Hydraulic fracturing has been widely used for unconventional reservoirs including organic-rich carbonate formations for oil and gas production. During hydraulic fracturing, massive amount of fracturing fluids are pumped to crack-open the formation and only a small percentage of the fluid is recovered during the flowback process. The negative effects of the remaining fluid on the formation such as clays swelling and reduction of rock mechanical properties have been reported in literatures. However, effects of fluids on source rock properties, especially the microstructures, porosity and permeability, are scarcely documented. In this study, microstructure and mineralogy changes induced in tight carbonate rocks by imbibed fluids and corresponding changes in permeability and porosity are reported.
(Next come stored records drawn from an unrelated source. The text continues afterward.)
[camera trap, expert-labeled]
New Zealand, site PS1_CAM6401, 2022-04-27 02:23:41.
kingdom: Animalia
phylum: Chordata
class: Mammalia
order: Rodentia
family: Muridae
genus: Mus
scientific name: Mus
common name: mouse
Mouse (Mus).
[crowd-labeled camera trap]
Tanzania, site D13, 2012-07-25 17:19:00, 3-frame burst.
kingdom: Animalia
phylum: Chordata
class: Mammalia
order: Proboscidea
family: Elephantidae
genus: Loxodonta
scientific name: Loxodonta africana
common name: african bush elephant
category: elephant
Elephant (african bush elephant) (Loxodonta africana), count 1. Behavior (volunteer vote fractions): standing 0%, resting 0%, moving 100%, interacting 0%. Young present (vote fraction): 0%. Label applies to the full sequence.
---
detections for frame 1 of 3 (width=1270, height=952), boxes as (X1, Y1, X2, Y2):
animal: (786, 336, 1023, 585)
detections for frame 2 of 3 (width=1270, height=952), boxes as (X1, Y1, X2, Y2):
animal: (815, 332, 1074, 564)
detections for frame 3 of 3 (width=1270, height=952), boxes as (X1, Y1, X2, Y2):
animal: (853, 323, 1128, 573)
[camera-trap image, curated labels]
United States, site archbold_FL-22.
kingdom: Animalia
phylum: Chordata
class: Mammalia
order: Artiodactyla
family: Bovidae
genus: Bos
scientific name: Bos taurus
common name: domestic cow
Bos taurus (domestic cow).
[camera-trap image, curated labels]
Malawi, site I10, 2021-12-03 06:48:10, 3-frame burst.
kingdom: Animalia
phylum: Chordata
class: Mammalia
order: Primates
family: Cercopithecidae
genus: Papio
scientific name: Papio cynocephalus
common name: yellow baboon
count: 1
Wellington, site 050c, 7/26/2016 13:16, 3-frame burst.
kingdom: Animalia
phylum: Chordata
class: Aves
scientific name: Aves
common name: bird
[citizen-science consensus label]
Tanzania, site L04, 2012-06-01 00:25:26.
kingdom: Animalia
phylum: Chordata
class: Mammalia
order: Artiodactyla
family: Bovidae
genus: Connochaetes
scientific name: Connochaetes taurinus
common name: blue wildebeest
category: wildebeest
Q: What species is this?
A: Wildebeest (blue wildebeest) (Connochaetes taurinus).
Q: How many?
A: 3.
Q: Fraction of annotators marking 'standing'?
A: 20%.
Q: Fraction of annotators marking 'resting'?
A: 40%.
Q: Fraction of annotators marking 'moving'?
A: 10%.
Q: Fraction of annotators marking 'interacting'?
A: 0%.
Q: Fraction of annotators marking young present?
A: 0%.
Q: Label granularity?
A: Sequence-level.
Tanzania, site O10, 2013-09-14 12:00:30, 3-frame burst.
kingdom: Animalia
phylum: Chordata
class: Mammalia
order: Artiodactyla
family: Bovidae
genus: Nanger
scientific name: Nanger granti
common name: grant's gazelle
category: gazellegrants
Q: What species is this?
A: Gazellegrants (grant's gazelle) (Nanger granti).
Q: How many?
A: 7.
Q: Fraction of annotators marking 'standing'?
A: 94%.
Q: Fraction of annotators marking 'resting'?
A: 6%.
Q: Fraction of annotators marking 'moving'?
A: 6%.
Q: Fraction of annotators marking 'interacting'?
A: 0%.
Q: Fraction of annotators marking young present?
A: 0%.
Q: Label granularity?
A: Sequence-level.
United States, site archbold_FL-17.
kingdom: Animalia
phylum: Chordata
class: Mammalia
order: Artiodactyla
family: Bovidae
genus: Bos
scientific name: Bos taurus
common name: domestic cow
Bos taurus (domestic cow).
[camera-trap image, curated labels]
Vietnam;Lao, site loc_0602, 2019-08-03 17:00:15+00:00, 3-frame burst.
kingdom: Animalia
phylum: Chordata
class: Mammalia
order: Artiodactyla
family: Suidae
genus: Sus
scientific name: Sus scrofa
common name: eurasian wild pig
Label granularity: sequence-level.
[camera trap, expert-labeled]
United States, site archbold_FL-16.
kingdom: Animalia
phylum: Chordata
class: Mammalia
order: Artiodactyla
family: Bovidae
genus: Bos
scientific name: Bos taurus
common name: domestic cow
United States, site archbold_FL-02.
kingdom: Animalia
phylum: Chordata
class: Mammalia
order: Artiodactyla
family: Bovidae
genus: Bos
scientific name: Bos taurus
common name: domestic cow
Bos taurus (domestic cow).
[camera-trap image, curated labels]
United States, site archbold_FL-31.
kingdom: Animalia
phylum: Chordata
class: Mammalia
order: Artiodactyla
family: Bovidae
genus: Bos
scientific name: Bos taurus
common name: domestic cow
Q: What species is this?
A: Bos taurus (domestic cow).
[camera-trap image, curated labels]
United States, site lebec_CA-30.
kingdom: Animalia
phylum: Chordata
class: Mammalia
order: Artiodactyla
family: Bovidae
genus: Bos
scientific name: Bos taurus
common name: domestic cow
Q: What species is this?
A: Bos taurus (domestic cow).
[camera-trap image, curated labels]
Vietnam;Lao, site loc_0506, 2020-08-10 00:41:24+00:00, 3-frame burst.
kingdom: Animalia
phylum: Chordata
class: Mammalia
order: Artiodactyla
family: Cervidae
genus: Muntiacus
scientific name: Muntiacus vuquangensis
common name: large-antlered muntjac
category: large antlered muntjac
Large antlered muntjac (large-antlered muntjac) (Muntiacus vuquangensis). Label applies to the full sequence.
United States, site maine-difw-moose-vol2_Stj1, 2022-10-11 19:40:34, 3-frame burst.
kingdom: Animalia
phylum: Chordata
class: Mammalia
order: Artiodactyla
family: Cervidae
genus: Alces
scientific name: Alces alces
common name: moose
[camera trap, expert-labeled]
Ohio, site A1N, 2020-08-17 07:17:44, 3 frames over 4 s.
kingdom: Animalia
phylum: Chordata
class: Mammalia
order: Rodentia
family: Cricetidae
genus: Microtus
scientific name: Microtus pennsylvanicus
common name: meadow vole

Two sets of tight organic-rich carbonate source rock samples were examined. One sample set was sourced from the Middle East field and the other was an outcrop from Eagle Ford Shale that is considered to be analogous to the one from the Middle East field. Three fracturing fluids, namely 2% KCl, 0.5 gpt slickwater and synthetic seawater, were used to treat the thin-section of the source rock and core samples. Modern analytical techniques such as SEM and EDS were used to investigate the source-rock morphology and mineralogy changes prior and after the fluid treatment at micron-scale level. Porosity and permeability as a function of confining pressures were quantified on core samples to investigate changes in flow properties due to the fracturing fluids treatments.

The SEM and EDS results prior to and after fracturing fluid treatments on the source rock samples showed the microstructural changes in all three fluids. In 2% KCl and slickwater fluid, reopening of some mineral-filled natural fractures was observed. The enlargement of micro-fractures was slightly more noticeable for samples treated with 2% KCl in comparison to slickwater at the micron-scale level. In one sample, dissolution of organic matters was captured in slickwater fluid treated rock sample. Some mineral precipitation and new micro-fractures generation were observed for samples treated with seawater. The new micro-fractures generation and mineral dissolution through the fluid treatment would result in the increases in both porosity and permeability, while the mineral deposition would result in permeability decrease. The overall increase in absolute gas permeability was quantified by the experimental measurements under different effective stresses for the core plug samples. This effect on absolute gas permeability increase has an important implication for hydrocarbon recovery from unconventional reservoirs.

This study provides experimental evidences at different scales that aqueous-based fracturing fluid may potentially have positive effect on gas production from organic-rich carbonate source rock by increasing absolute gas permeability through mineral dissolution and generation of new or re-opening of old micro- fractures. This observation will be beneficial to the future usage of fresh and seawater based fluids in stimulating gas production for organic-rich carbonate formations.